On Fri, Mar 12, 2010 at 5:11 AM, Al Haraka <alhar...@gmail.com> wrote:

> > It's completely not the "osm way" *as I interpret it* and isn't going to
> fly *as long as I am around*.
>
>
I think that is going to far, my point here is not to be negative, but to
contribute something.

I can imagine that people dont want to force a global model on everyone, and
I agree.

the current situation of tags being informally defined, partially checked by
various tools and partially supported by many is also not very good.

if we had at least a set of standardized rules that we could easily apply to
any section of the map,
that would be usable from all programs, in libs and other tools, they we
would move in the right direction.

I can imagine that It would not be difficult to get started with this, there
are efforts already to create rdf representations of the OSM data :

http://linkedgeodata.org/About

The current ontology is very simple, and contains nothing more than subclass
rules.
http://linkedgeodata.org/vocabulary/

Lets look at what rules are important :

1. Subclassing, a B
they say: a bar is an amenity.
<http://linkedgeodata.org/vocabulary#bar> <
http://www.w3.org/2000/01/rdf-schema#subClassOf> <
http://linkedgeodata.org/vocabulary#amenity> .

2. SubProperties, a name is a label
<http://linkedgeodata.org/vocabulary#name> <
http://www.w3.org/2000/01/rdf-schema#subPropertyOf> <
http://www.w3.org/2000/01/rdf-schema#label> .

3. They have introduced some other things like usagecounts and value counts,
that is what the the tagwatch should provide.

So, interesting things that are missing are domain and range.

Domain : You can say for example that this node is a gas stations and it has
a toilet for wheelchairs.
The property of "wheelchair_access" for example,  would be an attribute of
bathroom which is part of a public place, and a gas station is a public
place.

Or you can use ranges :
Forest is the range of "natural" and a forest has lots of "tree" object.

Other things would be more advanced, like this disaster area uses these tags
for tagging this and that.
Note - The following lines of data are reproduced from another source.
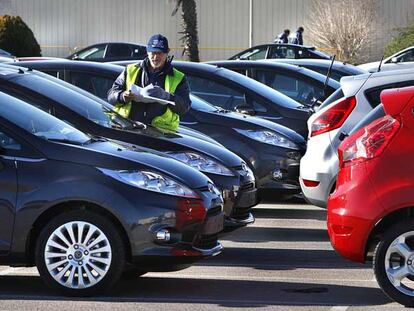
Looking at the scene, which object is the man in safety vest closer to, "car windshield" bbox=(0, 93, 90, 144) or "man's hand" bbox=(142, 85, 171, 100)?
"man's hand" bbox=(142, 85, 171, 100)

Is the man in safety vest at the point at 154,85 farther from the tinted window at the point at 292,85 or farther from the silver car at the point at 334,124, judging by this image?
the tinted window at the point at 292,85

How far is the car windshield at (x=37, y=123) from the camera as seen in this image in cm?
752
Or this sat image is a subset of that image. We
at least could define for example that a certain ontology file is used to
validate this region of the map, you could define them individually.

Also there is no one forcing validity of the documents, I am talking about a
simple plugin system that would allow you to start, coupled with a way to
formalize the wiki.

The task of validating, modelling and using this data is still up to your
user decision.

I don't see anything more than a better, more customizable josm-validator
plugin.

In fact, it would be great to see this validator plugin be usable in more
areas, for example as a simple lib that I could plug in to my programs, and
have a command line access to.

How many different non standard syntaxes to we have for representing rules?
Every OSM tool has to re implement the different rules, has its own syntax
and when something changes lags behind.